Today is my birthday. My dear friend, Theresa, came to visit me so I've been taking the day off playing and doing fun stuff. I'm attaching a question I was asked while doing a column at Today's Christian Woman Magazine. I think sometimes our girlfriends, as dear as they can be, can sometimes say things that get on our nerves. What are we to do? Here is my response to this woman's dilemma.
Question: My friend is constantly telling me how I should discipline my children and how I’m too lenient. It’s really getting on my nerves. I love my friend and we always have a great time together – except when she starts in on my kids. How can I kindly tell her to mind her own business without it ruining our friendship?
Answer: A good girlfriend is a wonderful gift. But a healthy relationship must include the freedom to disagree about issues and to be honest about how you feel.
Before I give you some tips on how to have a heart to heart talk with your friend, let me first ask you if you’ve taken some time to ask God if there is any truth about her concerns? My dear friend Theresa has said some hard things to me over our twenty-five year friendship. Although I never liked hearing them, much of the time she was right. The psalmists says, “Let the godly strike me! It will be a kindness! If they correct me, it is soothing medicine. Don’t let me refuse it” (Psalm 141:5).
Is it possible that God might be using your friend to help you see areas in your parenting that he wants you to look at?
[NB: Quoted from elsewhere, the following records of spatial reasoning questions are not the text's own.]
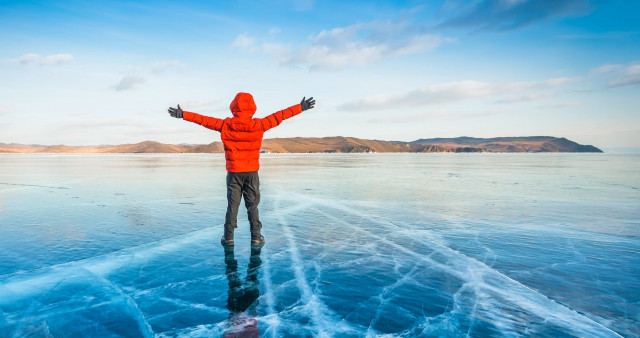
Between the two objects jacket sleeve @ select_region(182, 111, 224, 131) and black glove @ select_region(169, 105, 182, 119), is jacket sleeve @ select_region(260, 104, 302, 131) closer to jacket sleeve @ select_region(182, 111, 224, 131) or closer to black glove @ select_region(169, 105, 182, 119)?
jacket sleeve @ select_region(182, 111, 224, 131)

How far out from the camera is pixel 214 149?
18075cm

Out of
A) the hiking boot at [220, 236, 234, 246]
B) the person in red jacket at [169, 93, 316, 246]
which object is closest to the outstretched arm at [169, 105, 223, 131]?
the person in red jacket at [169, 93, 316, 246]

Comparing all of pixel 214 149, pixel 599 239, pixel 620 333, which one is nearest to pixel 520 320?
pixel 620 333

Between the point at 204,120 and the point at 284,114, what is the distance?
4.47ft

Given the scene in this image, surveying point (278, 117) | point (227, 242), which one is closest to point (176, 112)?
point (278, 117)

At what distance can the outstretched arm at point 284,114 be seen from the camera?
5.90 metres

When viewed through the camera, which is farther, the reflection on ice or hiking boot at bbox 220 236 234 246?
hiking boot at bbox 220 236 234 246

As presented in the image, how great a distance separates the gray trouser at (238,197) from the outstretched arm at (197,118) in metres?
0.88

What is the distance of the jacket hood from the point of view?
5.93 m

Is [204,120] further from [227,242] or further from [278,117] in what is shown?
[227,242]

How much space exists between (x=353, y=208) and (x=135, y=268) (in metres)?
6.46


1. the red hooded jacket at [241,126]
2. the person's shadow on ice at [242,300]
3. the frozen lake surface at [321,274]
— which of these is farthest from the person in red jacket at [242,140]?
the person's shadow on ice at [242,300]

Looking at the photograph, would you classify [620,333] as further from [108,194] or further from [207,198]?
[108,194]

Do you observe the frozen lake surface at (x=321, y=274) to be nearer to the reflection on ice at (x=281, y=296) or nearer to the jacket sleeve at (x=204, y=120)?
the reflection on ice at (x=281, y=296)
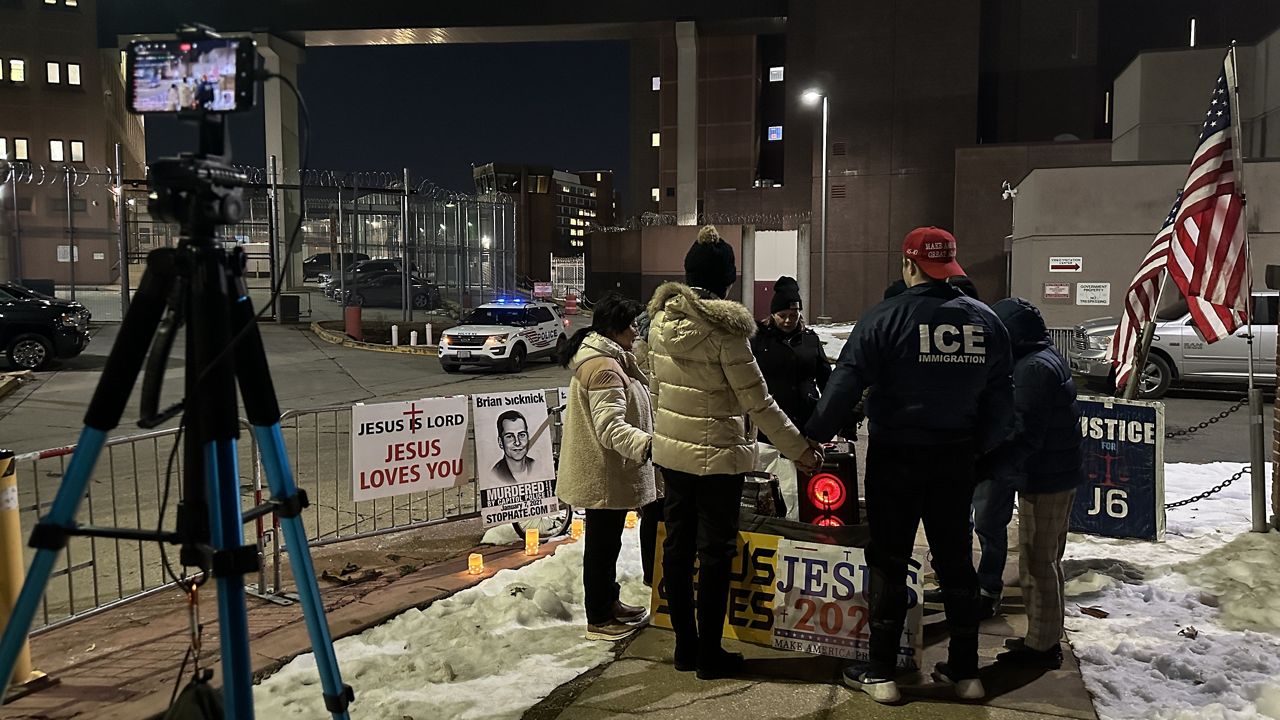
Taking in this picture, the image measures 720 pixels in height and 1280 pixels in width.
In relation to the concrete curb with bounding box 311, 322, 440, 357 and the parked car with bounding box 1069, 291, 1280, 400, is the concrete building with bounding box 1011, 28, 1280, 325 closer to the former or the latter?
the parked car with bounding box 1069, 291, 1280, 400

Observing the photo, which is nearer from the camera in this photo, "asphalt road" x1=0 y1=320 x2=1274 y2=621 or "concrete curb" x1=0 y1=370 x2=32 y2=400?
"asphalt road" x1=0 y1=320 x2=1274 y2=621

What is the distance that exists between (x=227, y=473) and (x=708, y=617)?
8.29 feet

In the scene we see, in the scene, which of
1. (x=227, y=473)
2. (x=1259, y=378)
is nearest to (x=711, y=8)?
(x=1259, y=378)

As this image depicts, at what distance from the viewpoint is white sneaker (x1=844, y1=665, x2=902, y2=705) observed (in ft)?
13.8

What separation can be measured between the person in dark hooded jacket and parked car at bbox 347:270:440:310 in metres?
28.7

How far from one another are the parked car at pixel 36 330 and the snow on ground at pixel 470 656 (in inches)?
634

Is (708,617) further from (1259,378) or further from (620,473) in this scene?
(1259,378)

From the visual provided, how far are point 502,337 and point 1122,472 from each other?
13745 millimetres

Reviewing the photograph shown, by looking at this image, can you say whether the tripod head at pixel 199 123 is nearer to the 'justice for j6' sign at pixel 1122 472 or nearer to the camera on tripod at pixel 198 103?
the camera on tripod at pixel 198 103

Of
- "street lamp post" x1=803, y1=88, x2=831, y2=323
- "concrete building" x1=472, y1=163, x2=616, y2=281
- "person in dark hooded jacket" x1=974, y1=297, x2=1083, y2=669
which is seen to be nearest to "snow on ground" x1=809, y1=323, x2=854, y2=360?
"street lamp post" x1=803, y1=88, x2=831, y2=323

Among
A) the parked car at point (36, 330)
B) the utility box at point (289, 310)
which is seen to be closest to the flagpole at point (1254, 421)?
the parked car at point (36, 330)

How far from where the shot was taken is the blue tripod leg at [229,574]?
2.40m

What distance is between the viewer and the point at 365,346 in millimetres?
23906

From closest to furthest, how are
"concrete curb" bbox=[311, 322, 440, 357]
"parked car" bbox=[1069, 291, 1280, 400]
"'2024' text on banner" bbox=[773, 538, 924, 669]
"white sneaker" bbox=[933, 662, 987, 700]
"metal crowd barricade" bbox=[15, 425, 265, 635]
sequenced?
"white sneaker" bbox=[933, 662, 987, 700] → "'2024' text on banner" bbox=[773, 538, 924, 669] → "metal crowd barricade" bbox=[15, 425, 265, 635] → "parked car" bbox=[1069, 291, 1280, 400] → "concrete curb" bbox=[311, 322, 440, 357]
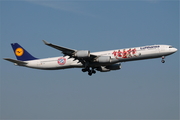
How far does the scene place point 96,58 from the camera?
52.3 m

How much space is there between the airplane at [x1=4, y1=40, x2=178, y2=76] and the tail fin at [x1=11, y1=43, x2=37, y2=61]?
6.22 feet

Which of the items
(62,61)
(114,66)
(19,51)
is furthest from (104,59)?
(19,51)

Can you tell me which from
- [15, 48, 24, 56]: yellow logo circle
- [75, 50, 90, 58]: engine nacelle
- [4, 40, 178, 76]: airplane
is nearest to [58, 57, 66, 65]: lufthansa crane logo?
[4, 40, 178, 76]: airplane

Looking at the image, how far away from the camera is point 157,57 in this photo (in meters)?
51.7

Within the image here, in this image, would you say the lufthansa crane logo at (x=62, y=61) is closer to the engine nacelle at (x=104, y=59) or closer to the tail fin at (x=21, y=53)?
the tail fin at (x=21, y=53)

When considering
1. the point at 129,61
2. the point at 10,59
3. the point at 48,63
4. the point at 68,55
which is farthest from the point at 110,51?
the point at 10,59

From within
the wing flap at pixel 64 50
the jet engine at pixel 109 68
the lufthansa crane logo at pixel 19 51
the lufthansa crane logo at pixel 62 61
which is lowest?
the jet engine at pixel 109 68

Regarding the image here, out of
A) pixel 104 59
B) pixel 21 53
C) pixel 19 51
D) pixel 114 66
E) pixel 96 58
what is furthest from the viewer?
pixel 19 51

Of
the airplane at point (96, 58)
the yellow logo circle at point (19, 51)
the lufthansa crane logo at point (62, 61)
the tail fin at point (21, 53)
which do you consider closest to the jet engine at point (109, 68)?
the airplane at point (96, 58)

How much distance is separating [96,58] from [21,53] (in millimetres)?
15568

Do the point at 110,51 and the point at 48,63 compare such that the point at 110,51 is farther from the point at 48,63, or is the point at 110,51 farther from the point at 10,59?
the point at 10,59

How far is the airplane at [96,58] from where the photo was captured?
2003 inches

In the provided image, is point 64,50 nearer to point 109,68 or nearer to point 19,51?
point 109,68

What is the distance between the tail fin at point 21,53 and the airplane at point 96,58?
1.90 meters
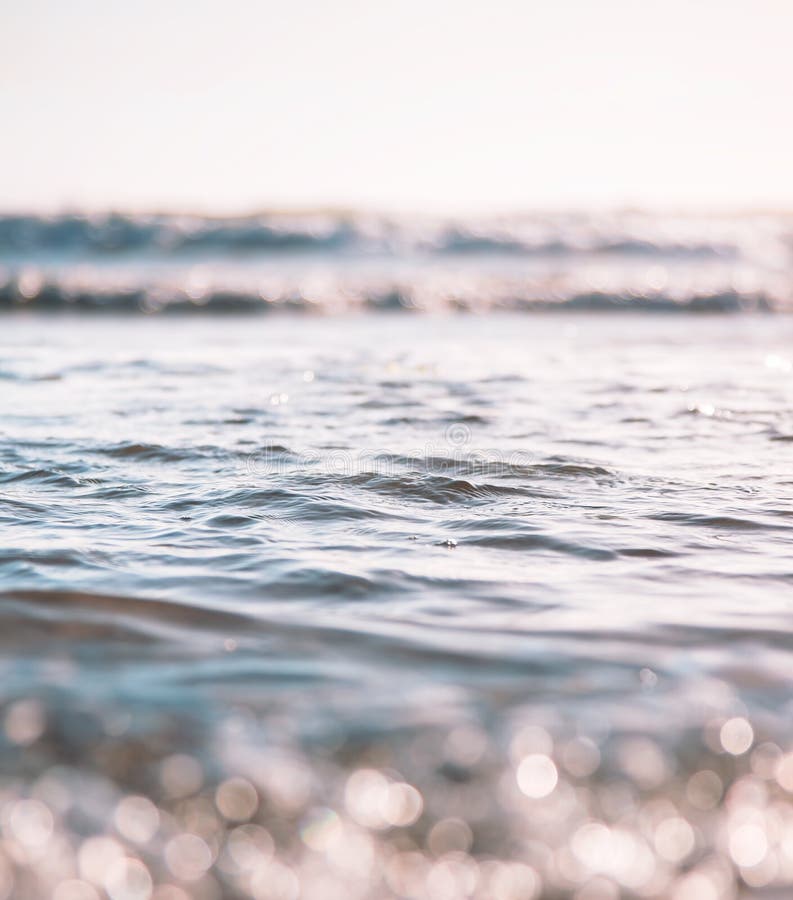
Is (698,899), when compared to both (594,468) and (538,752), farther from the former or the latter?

On the other hand, people are individuals and don’t always do things the same way. Being different doesn’t mean one way is right and the other wrong. Your style of parenting may be more lenient than your friend’s but still be wise, loving and godly.
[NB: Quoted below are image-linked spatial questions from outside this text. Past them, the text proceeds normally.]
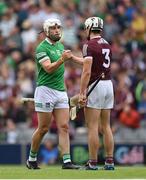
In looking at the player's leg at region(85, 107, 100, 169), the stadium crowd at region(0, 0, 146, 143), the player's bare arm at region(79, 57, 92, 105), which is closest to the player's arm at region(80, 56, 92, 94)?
the player's bare arm at region(79, 57, 92, 105)

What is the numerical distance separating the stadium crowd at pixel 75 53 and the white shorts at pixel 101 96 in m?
7.81

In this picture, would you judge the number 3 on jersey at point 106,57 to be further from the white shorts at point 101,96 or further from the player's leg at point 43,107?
the player's leg at point 43,107

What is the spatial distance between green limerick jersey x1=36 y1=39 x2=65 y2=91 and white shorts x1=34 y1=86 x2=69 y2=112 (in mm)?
78

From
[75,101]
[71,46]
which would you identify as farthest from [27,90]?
[75,101]

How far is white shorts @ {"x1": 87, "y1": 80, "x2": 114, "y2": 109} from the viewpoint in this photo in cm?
1495

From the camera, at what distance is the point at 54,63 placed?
1470cm

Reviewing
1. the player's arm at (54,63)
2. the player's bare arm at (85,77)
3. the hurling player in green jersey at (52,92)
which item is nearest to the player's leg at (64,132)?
the hurling player in green jersey at (52,92)

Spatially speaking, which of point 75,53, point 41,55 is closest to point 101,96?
point 41,55

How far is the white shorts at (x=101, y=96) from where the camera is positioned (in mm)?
14945

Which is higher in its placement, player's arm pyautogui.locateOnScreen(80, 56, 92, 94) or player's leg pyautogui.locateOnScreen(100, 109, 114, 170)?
player's arm pyautogui.locateOnScreen(80, 56, 92, 94)

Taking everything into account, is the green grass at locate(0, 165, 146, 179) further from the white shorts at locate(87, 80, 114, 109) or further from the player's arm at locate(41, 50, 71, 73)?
the player's arm at locate(41, 50, 71, 73)

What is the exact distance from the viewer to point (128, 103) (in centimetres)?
2306

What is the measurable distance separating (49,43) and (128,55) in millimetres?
10241

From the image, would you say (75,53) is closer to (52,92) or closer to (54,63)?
(52,92)
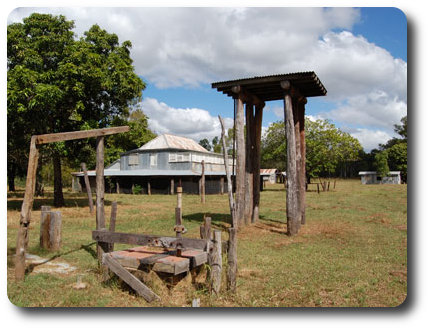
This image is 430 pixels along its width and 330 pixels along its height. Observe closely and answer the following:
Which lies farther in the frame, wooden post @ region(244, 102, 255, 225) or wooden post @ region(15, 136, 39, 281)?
wooden post @ region(244, 102, 255, 225)

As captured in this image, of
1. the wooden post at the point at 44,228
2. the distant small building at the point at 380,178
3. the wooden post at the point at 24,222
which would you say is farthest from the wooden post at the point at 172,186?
the distant small building at the point at 380,178

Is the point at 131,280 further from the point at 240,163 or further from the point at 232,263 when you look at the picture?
the point at 240,163

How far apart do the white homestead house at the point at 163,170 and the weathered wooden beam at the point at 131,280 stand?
28.6 meters

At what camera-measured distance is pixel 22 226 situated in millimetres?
6867

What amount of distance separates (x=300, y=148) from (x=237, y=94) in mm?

To maximize the best possible receptivity to what you have to say to your friend, prepare what you want to say with prayer and practice. Blurting out our negative feelings at the moment of their greatest intensity often does ruin friendships. Set aside some specific time you can talk uninterrupted by the children. Begin by affirming her and your friendship before you share your concerns.
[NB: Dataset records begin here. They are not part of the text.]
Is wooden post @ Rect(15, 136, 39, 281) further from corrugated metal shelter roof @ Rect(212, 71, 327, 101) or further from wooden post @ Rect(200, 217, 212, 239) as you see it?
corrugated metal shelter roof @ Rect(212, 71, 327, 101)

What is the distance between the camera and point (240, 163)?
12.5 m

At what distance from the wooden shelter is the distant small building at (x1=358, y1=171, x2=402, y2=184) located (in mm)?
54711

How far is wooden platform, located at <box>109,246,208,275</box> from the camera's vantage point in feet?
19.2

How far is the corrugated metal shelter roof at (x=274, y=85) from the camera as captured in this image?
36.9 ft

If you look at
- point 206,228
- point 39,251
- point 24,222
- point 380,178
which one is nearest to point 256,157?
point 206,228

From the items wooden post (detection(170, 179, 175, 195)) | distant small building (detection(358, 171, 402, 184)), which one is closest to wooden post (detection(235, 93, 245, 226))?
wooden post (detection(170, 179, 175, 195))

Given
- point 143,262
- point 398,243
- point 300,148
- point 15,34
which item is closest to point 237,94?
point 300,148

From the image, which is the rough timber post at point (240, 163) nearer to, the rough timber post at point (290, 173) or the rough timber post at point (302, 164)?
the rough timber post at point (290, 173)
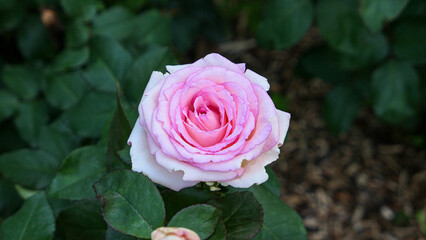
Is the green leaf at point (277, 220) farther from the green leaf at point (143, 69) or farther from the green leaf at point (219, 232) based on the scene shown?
the green leaf at point (143, 69)

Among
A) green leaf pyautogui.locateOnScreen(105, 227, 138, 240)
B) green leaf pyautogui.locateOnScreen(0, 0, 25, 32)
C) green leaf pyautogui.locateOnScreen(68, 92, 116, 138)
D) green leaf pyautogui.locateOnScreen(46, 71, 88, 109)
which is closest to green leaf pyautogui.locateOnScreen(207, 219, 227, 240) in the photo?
green leaf pyautogui.locateOnScreen(105, 227, 138, 240)

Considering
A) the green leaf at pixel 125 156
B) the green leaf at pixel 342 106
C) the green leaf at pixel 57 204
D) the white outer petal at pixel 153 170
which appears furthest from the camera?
the green leaf at pixel 342 106

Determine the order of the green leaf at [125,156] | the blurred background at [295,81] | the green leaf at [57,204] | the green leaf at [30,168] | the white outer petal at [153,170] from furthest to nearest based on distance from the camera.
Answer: the blurred background at [295,81], the green leaf at [30,168], the green leaf at [57,204], the green leaf at [125,156], the white outer petal at [153,170]

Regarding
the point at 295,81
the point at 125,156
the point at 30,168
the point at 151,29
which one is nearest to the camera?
the point at 125,156

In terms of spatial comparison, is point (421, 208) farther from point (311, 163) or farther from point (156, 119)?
point (156, 119)

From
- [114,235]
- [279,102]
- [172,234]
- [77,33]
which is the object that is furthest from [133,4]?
[172,234]

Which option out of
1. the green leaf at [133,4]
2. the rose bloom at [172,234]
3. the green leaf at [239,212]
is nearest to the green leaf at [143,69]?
the green leaf at [239,212]

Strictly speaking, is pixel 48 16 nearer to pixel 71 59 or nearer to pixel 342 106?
pixel 71 59
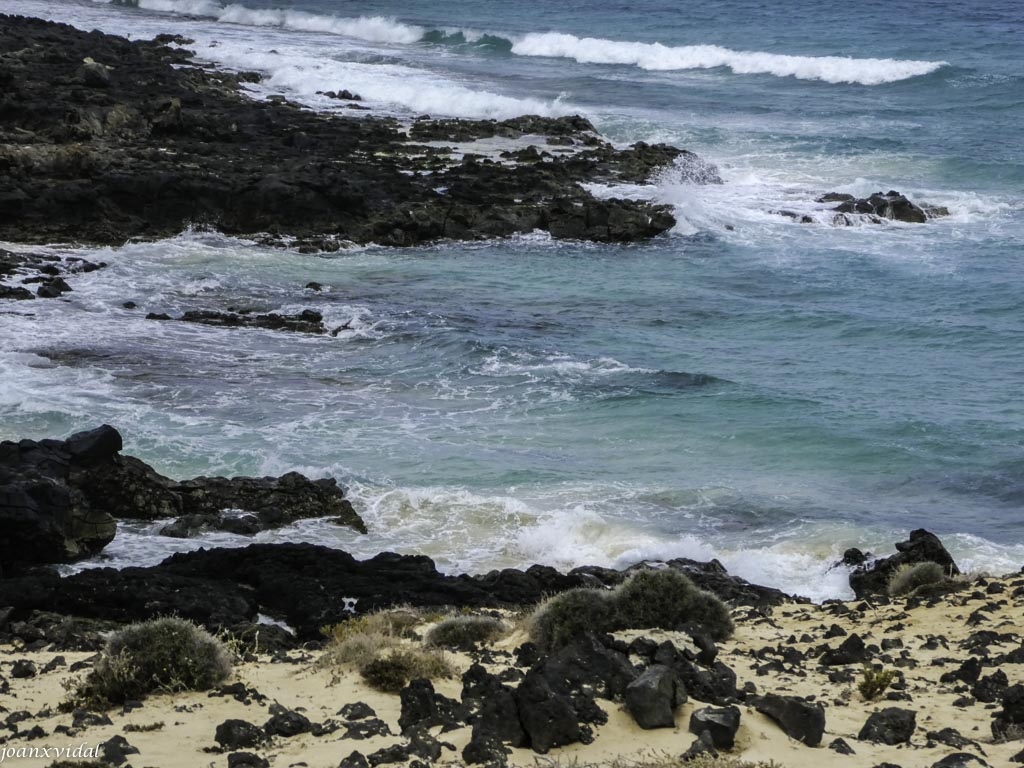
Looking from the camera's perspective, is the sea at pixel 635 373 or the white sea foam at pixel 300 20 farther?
the white sea foam at pixel 300 20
You might say something like this. “I love you and deeply value our friendship. I think you are a great mom and a wise woman. I’ve prayerfully considered what you’ve been telling me about being too lenient with my kids and I don’t think that’s true. I do parent differently than you do but that doesn’t make it wrong. I’d really appreciate it if you wouldn’t comment anymore on the way I raise my kids. I know you mean well but it upsets me.
Your friend might be surprised by your honesty, but if it’s a healthy friendship, she will be thankful for it.